8 may 2016

Como trapos lavados al sol

Hoy en el blog presentamos un conmovedor relato corto de Maryluz Rivera Sierra, nacida en Colombia y que reside desde hace varios años en Israel.  Con ella aprendemos, como verán, que cada autor tiene una visión única y propia de la vida y que un episodio puntual y pequeño puede ser narrado en forma deliciosa, desde la particular impronta de cada uno.

COMO TRAPOS LAVADOS AL SOL 
por Maryluz Rivera - 2016
El río grande del Magdalena es caudaloso, caprichoso y suele refrescar los zócalos de las casas coloniales cuando se altera, dejándolos pintados de color agua. El eco del todo se abraza a su caudal como ninfa enamorada, llenando de rumores los silencios de las noches cálidas. Repercusiones de un pasado que sigue vivo y que hoy regresa.
El día que a Mompox, mi villa, le agregaron el apellido ‘de la Cruz’, habían obligado a todos sus habitantes a firmar una carta que rezaba:

“En el nombre de Dios y arrodillado,
Con la mano puesta sobre la imagen de este crucifijo,
Juro ante los delegados del cabildo y de la santísima Madre Iglesia,
Que en mis venas no se encuentra rastro de sangre impura musulmana, ni judía, ni india ni negra.
Que soy descendiente de españoles puros y dignos.
Que mis apellidos los he heredado con hidalguía y que siempre defenderé los intereses de su majestad y los dominios que comprende su poder.”

Han pasado ya varios siglos de aquel pasado inquisidor, en el que, a punta de torturas, habían hecho de Mompox la comunidad más católica de toda la Nueva Granada.

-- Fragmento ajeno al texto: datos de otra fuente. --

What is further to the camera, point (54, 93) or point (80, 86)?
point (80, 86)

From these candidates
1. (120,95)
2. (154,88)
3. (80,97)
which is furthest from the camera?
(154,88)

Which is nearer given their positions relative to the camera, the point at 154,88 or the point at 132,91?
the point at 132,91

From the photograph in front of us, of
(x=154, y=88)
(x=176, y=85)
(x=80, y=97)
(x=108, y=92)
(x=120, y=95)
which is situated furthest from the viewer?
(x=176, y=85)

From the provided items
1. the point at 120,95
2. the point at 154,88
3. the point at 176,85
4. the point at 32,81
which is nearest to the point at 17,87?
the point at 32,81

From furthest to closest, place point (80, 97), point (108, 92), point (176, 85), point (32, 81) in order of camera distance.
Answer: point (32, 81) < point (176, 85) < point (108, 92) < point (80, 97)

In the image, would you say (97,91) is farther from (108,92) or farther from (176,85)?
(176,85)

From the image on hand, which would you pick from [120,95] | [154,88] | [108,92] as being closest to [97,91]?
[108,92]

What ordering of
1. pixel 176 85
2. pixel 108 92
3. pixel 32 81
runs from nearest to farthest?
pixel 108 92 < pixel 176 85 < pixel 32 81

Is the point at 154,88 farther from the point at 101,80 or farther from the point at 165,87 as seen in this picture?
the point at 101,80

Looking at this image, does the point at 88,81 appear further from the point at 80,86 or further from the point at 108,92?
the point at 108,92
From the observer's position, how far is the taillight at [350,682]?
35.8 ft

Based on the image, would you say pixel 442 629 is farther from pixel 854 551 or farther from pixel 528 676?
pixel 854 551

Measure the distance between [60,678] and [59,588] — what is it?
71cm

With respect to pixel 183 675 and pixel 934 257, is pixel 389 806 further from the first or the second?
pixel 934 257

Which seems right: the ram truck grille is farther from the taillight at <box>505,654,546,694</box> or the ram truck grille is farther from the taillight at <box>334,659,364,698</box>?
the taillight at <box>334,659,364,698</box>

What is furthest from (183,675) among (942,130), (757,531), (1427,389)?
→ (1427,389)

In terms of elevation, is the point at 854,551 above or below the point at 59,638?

Las tapias de sus casas de abolengo y por supuesto el caudaloso rio, se habían convertido en los únicos testigos vivos de aquella época de tragedias amargas.
Rezandera, señoritera y puritana, Mompox de la Cruz se escudaba en la senilidad que le daban los cientos de años que cargaba encima. Habiéndose olvidado ya, de algunos "vergonzosos" secretos y acomodada en su imagen de comunidad católica, apostólica y romana, había florecido como ninguna en la región. Se había convertido en un lugar turístico abrazado a las bondades del rio y su brisa cálida.

De niño, solíamos visitar por las tardes la casa del bisabuelo Elías, el padre de mi abuela materna, que a sus noventa y pico de años todavía tenía el temple de un roble. A pesar de su edad, insistía en pasar largas horas en el taller de filigrana en oro y plata que tenía en el sótano. Daba órdenes y les decía a todos lo que hacer. 
-Mire mijo y aprenda, arte de familia. De esto hemos vivido los españoles en estas tierras. Los demás solo saben pescar -afirmaba de manera engreída y se jactaba de sus antepasados como si hubiesen sido los mismos monarcas del reino español.
-¡Descendientes de fundadores somos mijo, no se le olvide, de Don Alfonso de Heredia! - afirmaba tajante.

En tiempos de la colonia, la villa había sido la meca del oro. Procedentes del interior del país, borrascas del preciado metal desembocaban en el joven y caudaloso rio Magdalena rumbo a Cartagena de indias y de ahí a las arcas de la reina.
Heredero de esa historia me creí toda la vida; me imaginaba que de grande yo sería como Elías. Alto, elegante, con presencia. Fantaseaba con ser el dueño del taller más grande de la villa y me casaría con una joven de mi misma condición, de clase y linaje español.
Hoy, el rio no solo refrescó los zócalos, sino que inundó la casa y mis memorias. Secretos lavados se extienden ante mis ojos como trapos mojados al sol.
Entre risas y desconciertos, María, mi hermosa esposa de origen Tairona y yo, sacamos del sótano un pequeño baúl de metal repleto de artefactos “non sanctos” para tanto abolengo.

Una Mezuza de cobre, un candelabro de Janucá en oro y plata, una filacteria (Tefilin) de cuero y un libro que a pesar de estar deshecho por el agua y el lodo se resiste a desaparecer, conservando intacta su pasta dura y forrada en el preciado y dorado metal. Sus letras en alto relieve que dicen “Torah” encandilan los ojos con su brillo al ver de nuevo la luz.
-"Nada es lo que parece, ni nadie es quien dice ser”- solía decir Elías.